Dr Parveen Bhatarah, CMC Regulatory and Compliance Lead, comments: “We know that there is a growing interest amongst consumers in the CBD sector and there has been an explosion of products stocked online and in high street shops. This can lead to confusion about the best product to buy–most importantly what strength/dosage and what price. We want shoppers to feel confident about the quality of the CBD products on offer in retail – and reassurance that they are getting what they pay for.”
Overcoming consumer trust issues
A new Association for the Cannabinoid Industry (ACI) was launched just last week (8th November) at an event in London to help foster a legally compliant, socially responsible and innovative UK CBD industry. Key players in the sector came together for this inaugural conference to be introduced to the 7 pillars of the ACI Quality Charter and to hear from numerous experts in the field. Key speakers included Greer Deal and Dr Sarah Gaunt, Global Regulatory Services, Dr Parveen Bhatarah, Regulatory and Compliance Lead, Centre for Medicinal Cannabis (CMC) and Steve Moore, Strategic Counsel, CMC.

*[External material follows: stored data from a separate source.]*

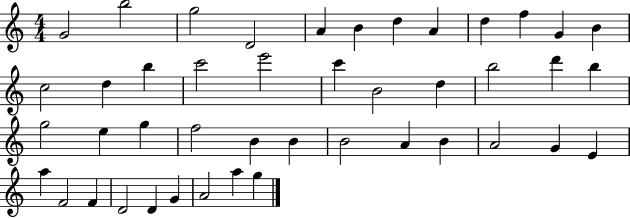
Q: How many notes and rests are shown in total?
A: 44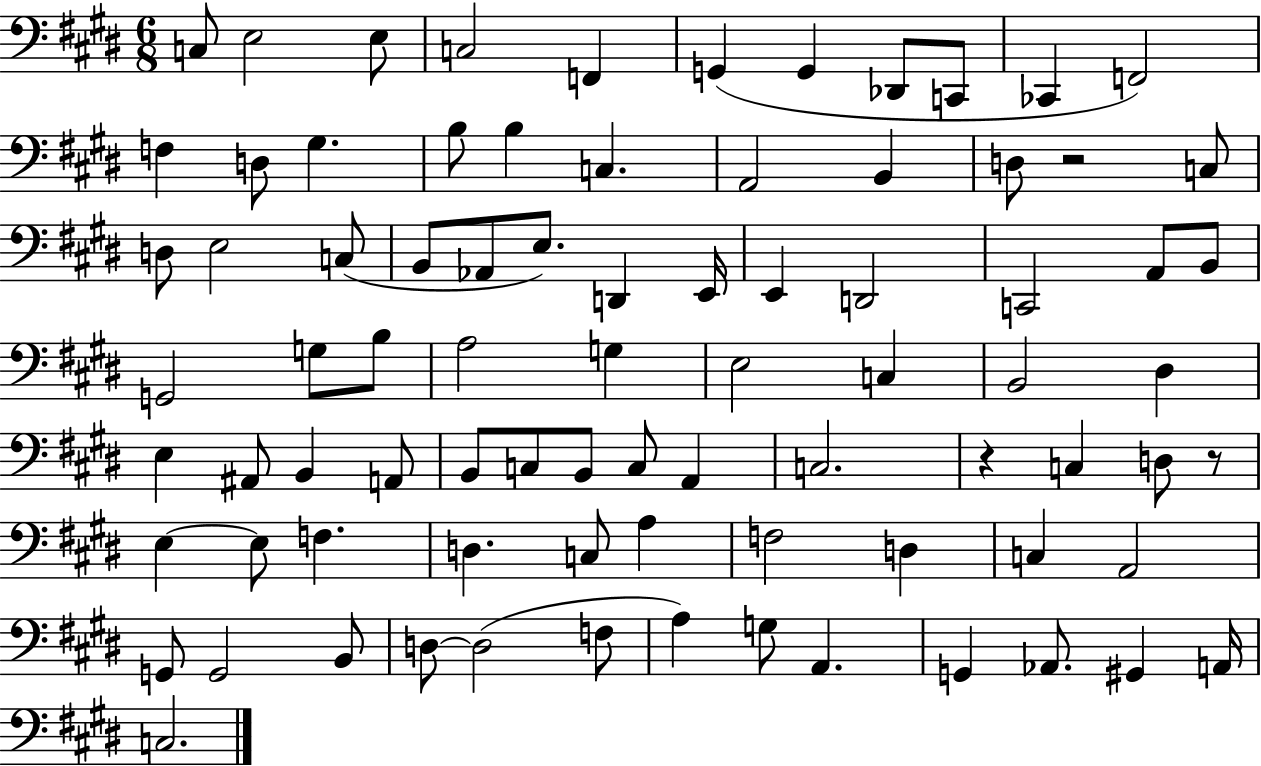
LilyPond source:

{
  \clef bass
  \numericTimeSignature
  \time 6/8
  \key e \major
  c8 e2 e8 | c2 f,4 | g,4( g,4 des,8 c,8 | ces,4 f,2) | \break f4 d8 gis4. | b8 b4 c4. | a,2 b,4 | d8 r2 c8 | \break d8 e2 c8( | b,8 aes,8 e8.) d,4 e,16 | e,4 d,2 | c,2 a,8 b,8 | \break g,2 g8 b8 | a2 g4 | e2 c4 | b,2 dis4 | \break e4 ais,8 b,4 a,8 | b,8 c8 b,8 c8 a,4 | c2. | r4 c4 d8 r8 | \break e4~~ e8 f4. | d4. c8 a4 | f2 d4 | c4 a,2 | \break g,8 g,2 b,8 | d8~~ d2( f8 | a4) g8 a,4. | g,4 aes,8. gis,4 a,16 | \break c2. | \bar "|."
}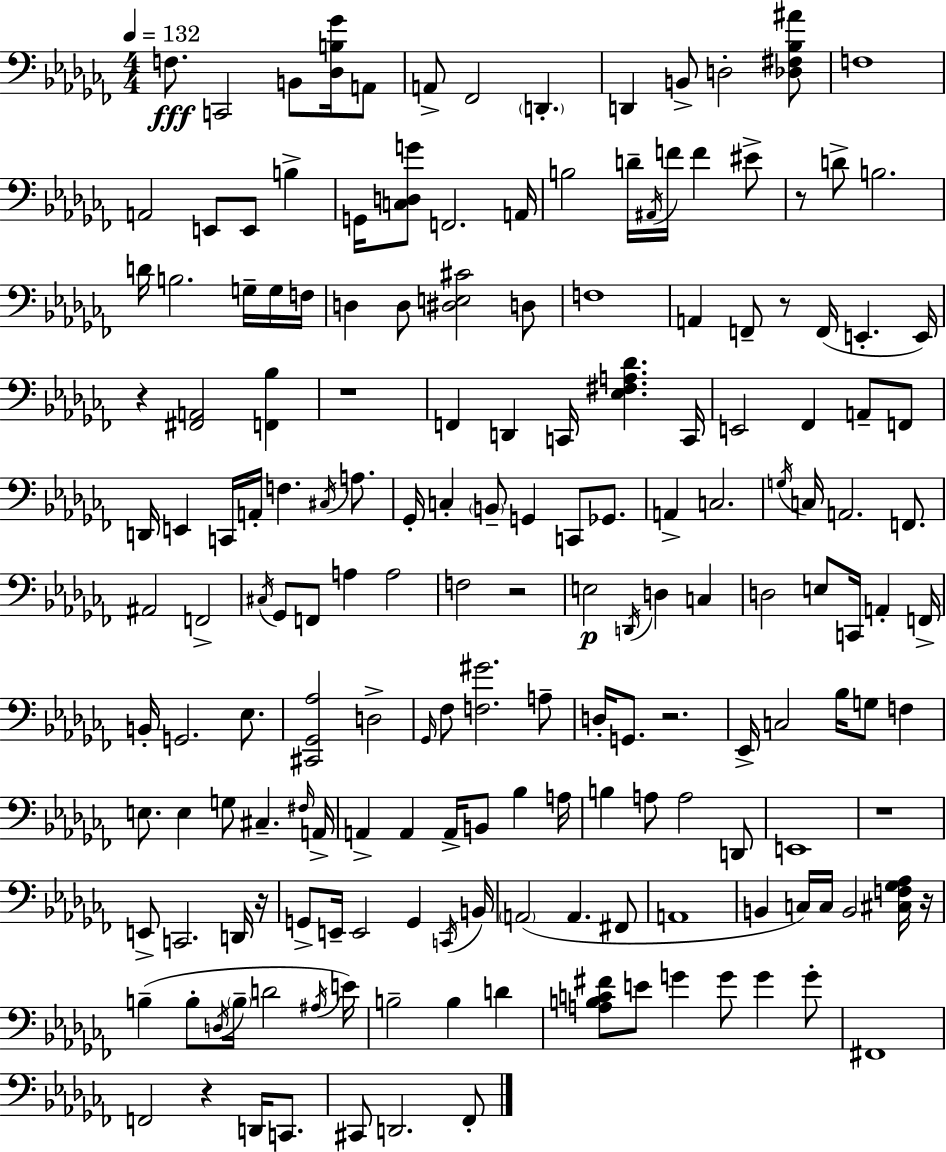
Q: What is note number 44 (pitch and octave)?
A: C2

During the event, results from a new YouGov poll (carried out on 23/24th October 2019) were revealed which showed that:
- 62% of UK adults are aware of cannabidiol (CBD) based products
- Over one in ten (16%) had bought a CBD based product
- However, 45% of those surveyed said they were not confident that all CBD products are labelled with the correct information and are properly tested by a regulatory authority
- 48% of people in the UK said they would be more likely to try CBD products if they could be certain that they had been produced to tight regulatory standards.
Ultimately, ACI Charter is working towards the introduction of a kitemark to display on CBD products to provide shoppers with reassurance that their purchase is meeting the regulations.